Client Architecture

LineageBridge uses a layered client architecture with protocols for extensibility and a base client for common HTTP operations.

Architecture Overview

┌─────────────────────────────────────────────────┐
│           Orchestrator (extractors/)            │
└──────────────┬──────────────────────────────────┘
               │
       ┌───────┴───────┐
       │               │
       v               v
┌─────────────┐  ┌──────────────┐
│  Confluent  │  │   Catalog    │
│   Clients   │  │  Providers   │
│             │  │              │
│ (extends    │  │ (implements  │
│  Confluent  │  │  Catalog     │
│  Client)    │  │  Provider)   │
└─────────────┘  └──────────────┘
       │               │
       v               v
┌─────────────┐  ┌──────────────┐
│  httpx      │  │ httpx/boto3/ │
│  AsyncClient│  │ google-auth  │
└─────────────┘  └──────────────┘

ConfluentClient Base

All Confluent Cloud API clients extend ConfluentClient, which provides:

Async HTTP client (httpx)
Basic authentication (API key/secret)
Exponential backoff retry (3 attempts, configurable)
Cursor-based pagination (follows metadata.next)
Timeout handling (30s default)

Retry Policy

_RETRYABLE_STATUS_CODES = {429, 500, 502, 503, 504}
_MAX_RETRIES = 3
_BACKOFF_BASE = 1.0  # seconds

Retries on: - 429 Too Many Requests - 500 Internal Server Error - 502 Bad Gateway - 503 Service Unavailable - 504 Gateway Timeout

Backoff delay: 1.0 * (2 ** attempt) seconds (1s, 2s, 4s)
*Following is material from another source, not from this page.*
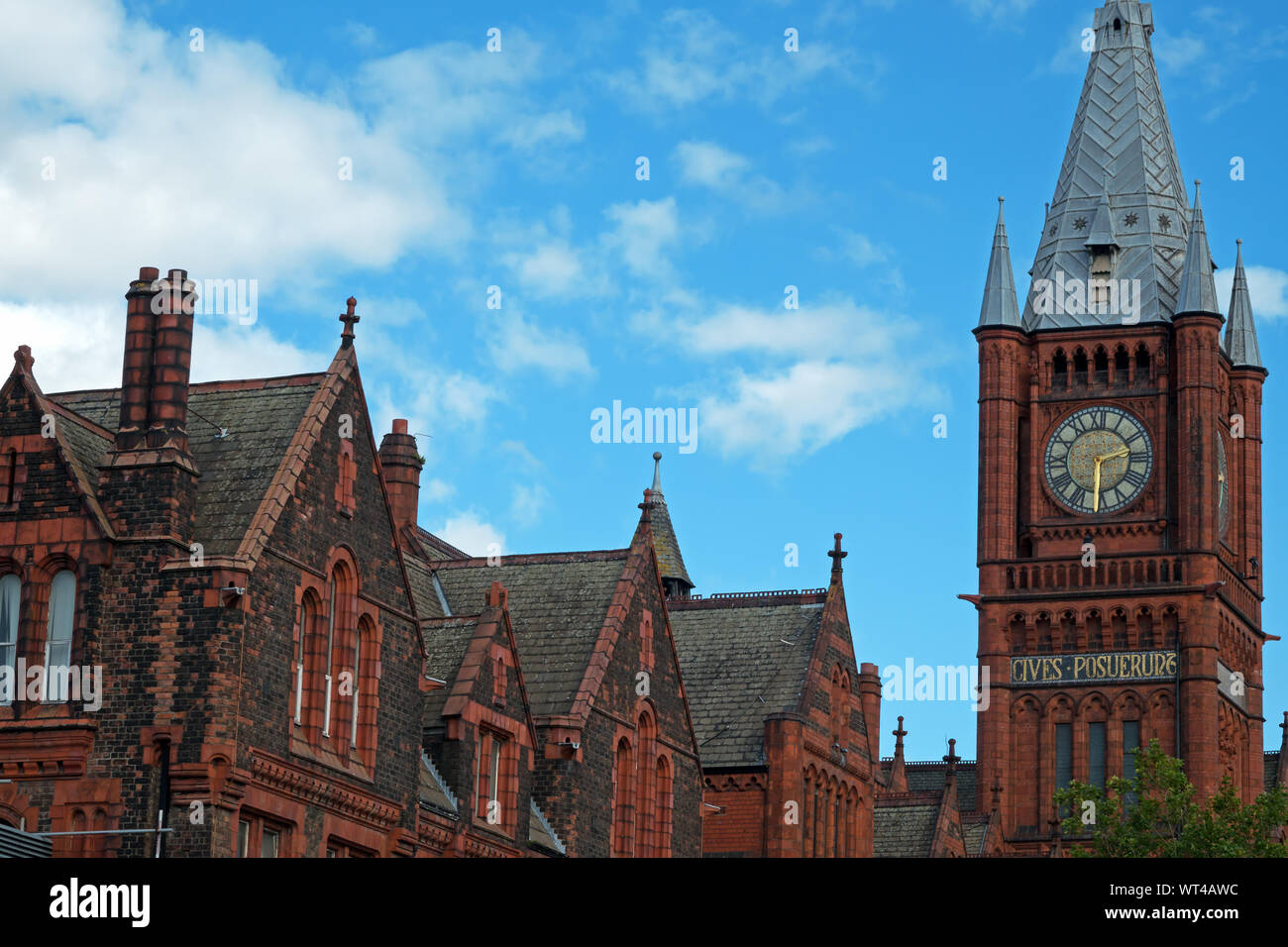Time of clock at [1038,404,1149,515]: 2:30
Respects Retry-After header when present.

Usage Example

from lineage_bridge.clients.base import ConfluentClient

client = ConfluentClient(
    base_url="https://api.confluent.cloud",
    api_key="YOUR_API_KEY",
    api_secret="YOUR_API_SECRET",
)

async with client:
    # GET request
    data = await client.get("/org/v2/environments")

    # POST request
    result = await client.post("/path", json_body={"key": "value"})

    # Paginated request
    all_items = await client.paginate("/cmk/v2/clusters", params={"environment": "env-abc123"})

Error Handling

All requests raise httpx.HTTPStatusError on non-retryable failures (e.g., 401, 403, 404).

try:
    data = await client.get("/path")
except httpx.HTTPStatusError as e:
    if e.response.status_code == 401:
        print("Unauthorized - check API key")
    elif e.response.status_code == 403:
        print("Forbidden - check permissions")
    elif e.response.status_code == 404:
        print("Not found")

LineageExtractor Protocol

Extraction clients implement the LineageExtractor protocol:

from typing import Protocol

class LineageExtractor(Protocol):
    async def extract(self) -> tuple[list[LineageNode], list[LineageEdge]]:
        """Extract lineage data and return nodes and edges."""
        ...

This protocol enables: - Duck typing - No inheritance required - Easy mocking - Simple to create test doubles - Extensibility - Add new extractors without modifying existing code

Implementing Extractors

from lineage_bridge.clients.base import ConfluentClient
from lineage_bridge.clients.protocol import LineageExtractor
from lineage_bridge.models.graph import LineageNode, LineageEdge

class MyExtractor(ConfluentClient):
    async def extract(self) -> tuple[list[LineageNode], list[LineageEdge]]:
        nodes = []
        edges = []

        # Fetch data from API
        data = await self.get("/my/endpoint")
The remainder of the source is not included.